TASK GOAL — Take the line containing "guidance of SIadr" and every line after it in the data below, and print them exactly as given, with nothing else.

DATA PROVIDED —
-*-*-

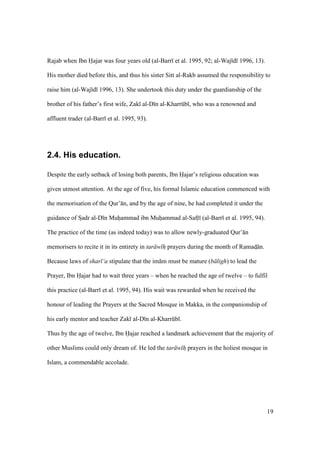 19
Rajab when Ibn Hajar was four years old (al-Barr et al. 1995, 92; al-Waj d 1996, 13).
His mother died before this, and thus his sister Sitt al-Rakb assumed the responsibility to
raise him (al-Waj d 1996, 13). She undertook this duty under the guardianship of the
brother of his father’s first wife, Zak al-D n al-Kharrkb , who was a renowned and
affluent trader (al-Barr et al. 1995, 93).
2.4. His education.
Despite the early setback of losing both parents, Ibn Hajar’s religious education was
given utmost attention. At the age of five, his formal Islamic education commenced with
the memorisation of the Qur’ n, and by the age of nine, he had completed it under the
guidance of SIadr al-D n Muhiammad ibn Muhiammad al-Safti (al-Barr et al. 1995, 94).
The practice of the time (as indeed today) was to allow newly-graduated Qur’ n
memorisers to recite it in its entirety in tar w h prayers during the month of Ramads n.
Because laws of shar ‘a stipulate that the im m must be mature (b ligh) to lead the
Prayer, Ibn Hajar had to wait three years – when he reached the age of twelve – to fulfil
this practice (al-Barr et al. 1995, 94). His wait was rewarded when he received the
honour of leading the Prayers at the Sacred Mosque in Makka, in the companionship of
his early mentor and teacher Zak al-D n al-Kharrkb .
Thus by the age of twelve, Ibn Hajar reached a landmark achievement that the majority of
other Muslims could only dream of. He led the tar w h prayers in the holiest mosque in
Islam, a commendable accolade.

-*-*-

SOLUTION —
guidance of SIadr al-D n Muhiammad ibn Muhiammad al-Safti (al-Barr et al. 1995, 94).
The practice of the time (as indeed today) was to allow newly-graduated Qur’ n
memorisers to recite it in its entirety in tar w h prayers during the month of Ramads n.
Because laws of shar ‘a stipulate that the im m must be mature (b ligh) to lead the
Prayer, Ibn Hajar had to wait three years – when he reached the age of twelve – to fulfil
this practice (al-Barr et al. 1995, 94). His wait was rewarded when he received the
honour of leading the Prayers at the Sacred Mosque in Makka, in the companionship of
his early mentor and teacher Zak al-D n al-Kharrkb .
Thus by the age of twelve, Ibn Hajar reached a landmark achievement that the majority of
other Muslims could only dream of. He led the tar w h prayers in the holiest mosque in
Islam, a commendable accolade.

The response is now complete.